The May 23 Business story "Putting on the Brakes: Local Grocery Workers Union Leads the Fight to Block Wal-Mart's Efforts to Infiltrate Inner Suburbs, District" did not mention that these proposals are about more than an attempt to keep out one company. They are an effort to keep an entire sector of retailing out of the District and surrounding jurisdictions. This is about legislating winners and losers in the retail economy, and ultimately it will hurt consumers.
Large-format stores should be as accessible to residents of urban neighborhoods as they are to those in the far-out suburbs. In fact, inner-city residents need the good value these stores offer and the jobs they provide.

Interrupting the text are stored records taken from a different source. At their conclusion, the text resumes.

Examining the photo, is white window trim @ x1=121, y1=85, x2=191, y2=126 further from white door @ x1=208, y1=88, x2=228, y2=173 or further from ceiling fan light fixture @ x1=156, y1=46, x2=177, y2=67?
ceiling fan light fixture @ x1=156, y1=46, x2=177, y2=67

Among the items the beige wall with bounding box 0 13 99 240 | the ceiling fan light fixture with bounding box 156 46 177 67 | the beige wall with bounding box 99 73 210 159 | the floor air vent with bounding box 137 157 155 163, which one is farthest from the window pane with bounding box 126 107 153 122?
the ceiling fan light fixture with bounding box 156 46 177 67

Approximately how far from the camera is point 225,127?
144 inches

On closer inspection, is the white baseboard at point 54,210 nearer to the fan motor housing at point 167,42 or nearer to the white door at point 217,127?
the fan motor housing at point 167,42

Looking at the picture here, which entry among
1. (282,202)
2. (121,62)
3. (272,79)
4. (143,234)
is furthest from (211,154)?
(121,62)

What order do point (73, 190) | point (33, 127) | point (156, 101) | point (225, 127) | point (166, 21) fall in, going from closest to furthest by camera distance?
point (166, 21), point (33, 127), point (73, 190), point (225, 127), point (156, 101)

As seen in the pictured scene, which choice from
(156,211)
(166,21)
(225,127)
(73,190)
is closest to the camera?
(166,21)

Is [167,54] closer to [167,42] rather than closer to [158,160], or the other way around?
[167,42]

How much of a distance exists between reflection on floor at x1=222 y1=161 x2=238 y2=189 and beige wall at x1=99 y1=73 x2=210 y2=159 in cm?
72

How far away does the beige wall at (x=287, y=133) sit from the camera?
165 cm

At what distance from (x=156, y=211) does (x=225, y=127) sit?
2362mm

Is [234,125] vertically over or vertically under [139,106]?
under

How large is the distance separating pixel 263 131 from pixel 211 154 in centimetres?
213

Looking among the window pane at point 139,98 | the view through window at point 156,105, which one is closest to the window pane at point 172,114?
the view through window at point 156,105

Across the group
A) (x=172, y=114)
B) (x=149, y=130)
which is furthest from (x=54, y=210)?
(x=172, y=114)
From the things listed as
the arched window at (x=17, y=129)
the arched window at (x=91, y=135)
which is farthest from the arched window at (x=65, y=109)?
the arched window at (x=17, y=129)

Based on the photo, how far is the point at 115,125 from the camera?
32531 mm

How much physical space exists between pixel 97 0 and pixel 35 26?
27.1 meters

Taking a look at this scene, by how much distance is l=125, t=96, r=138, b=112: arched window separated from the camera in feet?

This legislation targets the No. 1 private employer in Virginia and one of the top 10 employers in Maryland. Legislators should be pursuing policies that provide incentives to companies that bring more jobs to residents, rather than proposals that discourage them.
Retail Industry Leaders Association
D.C. Mayor Anthony A. Williams and several members of the D.C. Council traveled to Las Vegas recently in the hope of luring national chain retailers to the District ["D.C. Bill Clouds Sales Pitch to Big-Box Stores," Business, May 25]. In effect, taxpayers are financing a junket so that politicians can cut deals to entice big corporations to push out local businesses and displace residents.
I live in Washington. If I wanted to be surrounded by "big boxes," I'd move to Tysons Corner or Rockville. Five or 10 years ago, when property values in the city were low and vacant storefronts dominated many retail areas, I could understand the push for more chain stores. But things have changed 180 degrees. Given the D.C. real estate boom, we don't need to beg the big boxes to come to our city anymore.
D.C. officials should think more about building neighborhoods accessible on foot, helping small business and preserving affordable housing, and less about reshaping the District in the image of the suburbs.